____ Selected passage
Saturday, February 23, 2008

Ernesto Bike Lube

What a cyclist uses for chain lubrication is one topic that can lead to lively debate. You'll find folks who swear by (or swear at) White Lightning, Boeshield, ProLink, TriFlow, Pedro's, etc. Ultra-distance legend Lon Haldeman is more casual about such things, lubing his bike's chain with whatever leftover oil he finds in discarded gas station oil cans. My own preference is for a lube that holds up well in the wet, isn't excessively messy and ideally isn't adding to Exxon's morbidly obese bottom line.

A couple of months ago I noticed that some guy called Ernesto is sponsoring nice guy Dave Nice. Ernesto and a couple of his buddies have a little company that makes chain lube from soybeans. I needed some lube, so I took a chance and ordered a four ounce bottle of the stuff.

It works. I've been using the stuff for the past couple of months (about 2,000 miles) of commuting and other on-road and off-road adventures in the Pacific Northwest. I've used less than an ounce of the lube in those two months. I use just enough lube to keep the squeaks away and wipe off the excess with a rag. That seems to be the recipe for keeping things reasonably clean and reasonably quiet.

And I like supporting Ernesto and his buddies instead of the guys whose business is built on sucking the remains of dead dinosaurs from the every corner of the globe. It makes me feel like I'm doing my bit to live up to the slogan on my t-shirt.

8 comments:

zman said...

Kent
I love ya, but who cares what Exxon makes? It's no different than not liking content on TV/Radio-simply turn the dial or shut it off. Likewise, if you find it impossible to live with what E/M makes then simply don't buy the stuff. Come on, bro, it's a free country.

Dan Gurney, Mr. Kindergarten said...

Kent, thanks for the recommendation. Next time I buy lube, it'll be Ernesto's. I'm totally with you on the "No Wars for Bike Lube" bandwagon. I love your blog!

nollij said...

I've been using the Ernesto lube for a few months myself, and it seems to be working out as well as my prolink does. I took a chance with it, as it seemed it wouldn't hold up like the ProLink I've been so in love with, but I've had good results in much drier conditions that Kent normally has. Ernesto was also very very good about getting back to me on my questioning emails: good customer service, which is more that I can say for a lot of products.
________
● Required action:
Carry on the bike lube post from the point where it stops.
____ Provided data
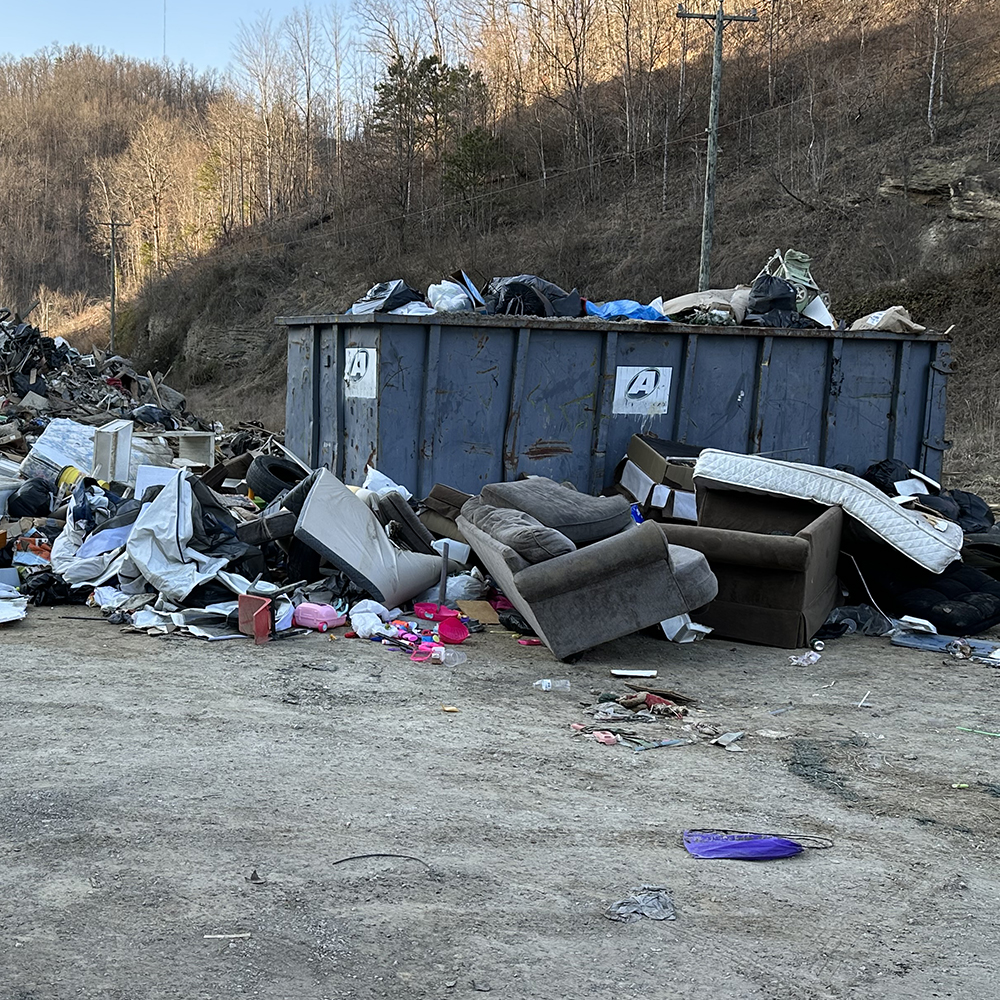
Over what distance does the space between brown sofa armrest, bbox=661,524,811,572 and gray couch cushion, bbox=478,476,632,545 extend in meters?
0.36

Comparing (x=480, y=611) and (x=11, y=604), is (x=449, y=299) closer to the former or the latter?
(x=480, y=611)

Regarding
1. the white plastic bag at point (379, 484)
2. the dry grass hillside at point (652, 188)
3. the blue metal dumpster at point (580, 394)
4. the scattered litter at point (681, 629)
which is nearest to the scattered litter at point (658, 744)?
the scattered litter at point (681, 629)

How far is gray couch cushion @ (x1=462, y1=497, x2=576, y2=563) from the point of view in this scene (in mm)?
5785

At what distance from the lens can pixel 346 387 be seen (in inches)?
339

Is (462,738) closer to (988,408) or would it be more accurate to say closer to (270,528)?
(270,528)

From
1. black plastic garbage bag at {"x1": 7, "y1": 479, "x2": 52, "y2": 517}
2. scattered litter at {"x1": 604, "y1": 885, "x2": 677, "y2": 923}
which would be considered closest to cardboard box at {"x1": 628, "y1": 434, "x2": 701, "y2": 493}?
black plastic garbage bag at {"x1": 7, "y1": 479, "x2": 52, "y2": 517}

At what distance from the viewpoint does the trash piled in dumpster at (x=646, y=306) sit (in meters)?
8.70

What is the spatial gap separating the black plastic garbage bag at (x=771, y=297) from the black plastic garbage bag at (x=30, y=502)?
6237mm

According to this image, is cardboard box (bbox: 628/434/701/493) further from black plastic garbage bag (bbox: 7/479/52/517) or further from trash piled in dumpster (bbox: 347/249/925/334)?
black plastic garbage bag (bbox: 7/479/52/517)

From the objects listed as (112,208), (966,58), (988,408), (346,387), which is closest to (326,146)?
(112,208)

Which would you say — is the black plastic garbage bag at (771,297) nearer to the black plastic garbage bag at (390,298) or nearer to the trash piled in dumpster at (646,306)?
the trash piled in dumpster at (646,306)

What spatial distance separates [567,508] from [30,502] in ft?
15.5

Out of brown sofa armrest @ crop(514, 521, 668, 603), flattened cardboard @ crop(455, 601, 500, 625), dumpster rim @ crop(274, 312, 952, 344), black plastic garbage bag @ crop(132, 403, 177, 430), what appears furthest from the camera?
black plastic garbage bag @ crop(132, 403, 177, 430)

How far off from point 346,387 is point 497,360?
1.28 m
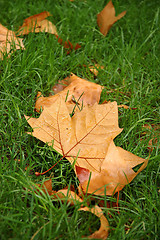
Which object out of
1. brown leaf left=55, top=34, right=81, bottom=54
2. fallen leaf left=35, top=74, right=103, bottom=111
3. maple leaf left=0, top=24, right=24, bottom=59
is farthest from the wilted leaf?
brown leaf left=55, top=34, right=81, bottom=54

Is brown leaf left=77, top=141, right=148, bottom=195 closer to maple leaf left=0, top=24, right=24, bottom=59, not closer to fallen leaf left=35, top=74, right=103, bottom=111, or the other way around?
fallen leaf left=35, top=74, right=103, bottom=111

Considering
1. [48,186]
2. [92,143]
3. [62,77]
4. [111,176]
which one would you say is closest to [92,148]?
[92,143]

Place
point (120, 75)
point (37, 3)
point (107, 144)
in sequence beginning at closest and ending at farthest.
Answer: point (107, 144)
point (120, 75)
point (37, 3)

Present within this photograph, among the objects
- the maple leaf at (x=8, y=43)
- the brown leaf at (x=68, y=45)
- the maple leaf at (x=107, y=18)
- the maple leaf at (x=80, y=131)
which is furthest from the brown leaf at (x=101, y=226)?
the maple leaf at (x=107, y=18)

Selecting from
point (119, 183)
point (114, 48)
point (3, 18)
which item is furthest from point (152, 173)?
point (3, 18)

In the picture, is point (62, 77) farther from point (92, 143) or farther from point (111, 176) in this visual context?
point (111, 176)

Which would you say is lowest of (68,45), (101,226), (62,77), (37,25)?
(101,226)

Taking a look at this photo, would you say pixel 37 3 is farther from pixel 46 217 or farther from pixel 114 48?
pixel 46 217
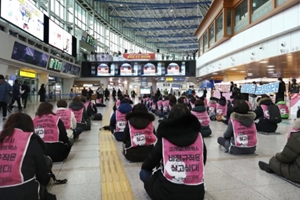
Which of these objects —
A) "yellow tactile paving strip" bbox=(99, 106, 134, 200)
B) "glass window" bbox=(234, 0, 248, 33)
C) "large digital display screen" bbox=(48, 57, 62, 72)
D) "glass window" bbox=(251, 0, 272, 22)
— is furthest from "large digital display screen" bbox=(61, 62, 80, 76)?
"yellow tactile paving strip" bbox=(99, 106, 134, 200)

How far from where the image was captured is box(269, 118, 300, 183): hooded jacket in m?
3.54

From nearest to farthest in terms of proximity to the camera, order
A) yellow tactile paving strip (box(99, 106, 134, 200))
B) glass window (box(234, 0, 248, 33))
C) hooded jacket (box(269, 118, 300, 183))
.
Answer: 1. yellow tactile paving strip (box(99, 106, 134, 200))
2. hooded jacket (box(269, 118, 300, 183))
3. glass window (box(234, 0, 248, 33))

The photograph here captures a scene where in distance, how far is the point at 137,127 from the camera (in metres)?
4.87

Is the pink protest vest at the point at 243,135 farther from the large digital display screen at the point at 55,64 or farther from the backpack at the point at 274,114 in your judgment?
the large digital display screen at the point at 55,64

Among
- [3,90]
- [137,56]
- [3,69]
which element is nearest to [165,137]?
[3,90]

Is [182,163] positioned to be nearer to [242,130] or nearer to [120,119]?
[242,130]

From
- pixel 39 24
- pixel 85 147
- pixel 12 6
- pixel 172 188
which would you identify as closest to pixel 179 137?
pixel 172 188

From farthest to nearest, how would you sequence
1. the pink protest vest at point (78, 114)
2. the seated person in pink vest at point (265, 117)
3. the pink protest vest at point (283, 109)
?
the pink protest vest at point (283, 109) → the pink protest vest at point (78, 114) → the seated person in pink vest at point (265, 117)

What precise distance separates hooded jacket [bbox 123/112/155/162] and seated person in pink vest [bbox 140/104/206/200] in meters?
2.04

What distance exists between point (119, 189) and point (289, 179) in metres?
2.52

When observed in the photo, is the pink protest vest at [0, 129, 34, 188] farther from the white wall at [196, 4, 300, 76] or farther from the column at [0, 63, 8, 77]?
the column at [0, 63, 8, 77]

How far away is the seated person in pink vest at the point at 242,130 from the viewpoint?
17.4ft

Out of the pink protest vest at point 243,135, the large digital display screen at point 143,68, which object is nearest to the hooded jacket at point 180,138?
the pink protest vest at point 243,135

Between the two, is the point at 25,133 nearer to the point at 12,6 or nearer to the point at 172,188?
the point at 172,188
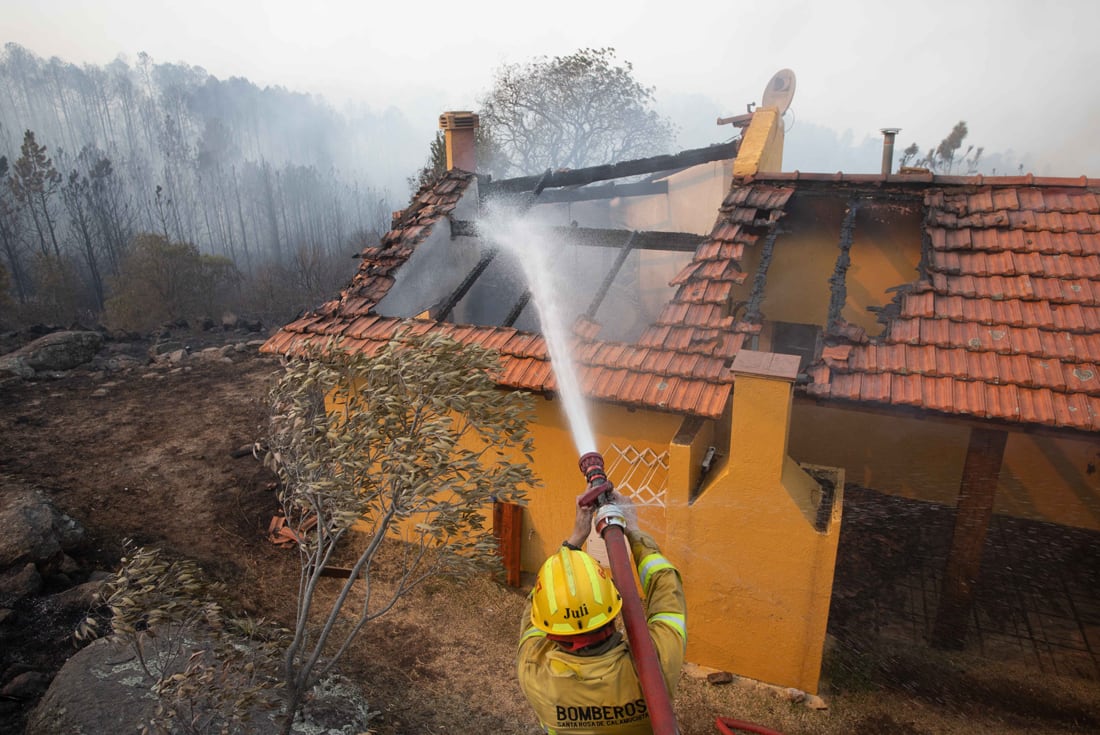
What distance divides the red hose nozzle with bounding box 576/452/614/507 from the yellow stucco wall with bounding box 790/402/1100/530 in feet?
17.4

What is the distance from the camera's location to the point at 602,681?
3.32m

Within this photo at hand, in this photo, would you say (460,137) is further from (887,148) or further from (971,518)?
________
● Exercise answer:
fixedgear said...

Great shirt!

louis said...

Hmmm.. so will they come out with grease that makes my hands smell like onion rings instead of that Phil grease smell ? If so, I'm in!

Harry said...

Bike chains are small consumers of chain lube. Logging operations with chain saws are something else again, and the environmental pollution from dino-lube so great that laws in some places forbid its use. So, yes, there are soy-based chain-saw lubricants.

DemostiX

Anonymous said...

This is a bit like the recumbent/sit up bike debate. I prefer to use old dinosaur remains in my car, on my bike, or wherever appropriate, because I would rather use those things than cut into the food supply needlessly by using food based products to grease my bike and power my car, raising the price of food needlessly.

I don't care how much Exxon makes. They operate on a much smaller profit margin than a government who produces nothing yet makes more money on a gallon of gasoline than Exxon does.

Anonymous said...

Dude, we're talking about using a few ounces a year, not a few gallons an hour. Most of the oil is recovered wastage that wouldn't enter the food market anyway; and the soybean pulp left after pressing is used to make TVP; low fat, high protein - food!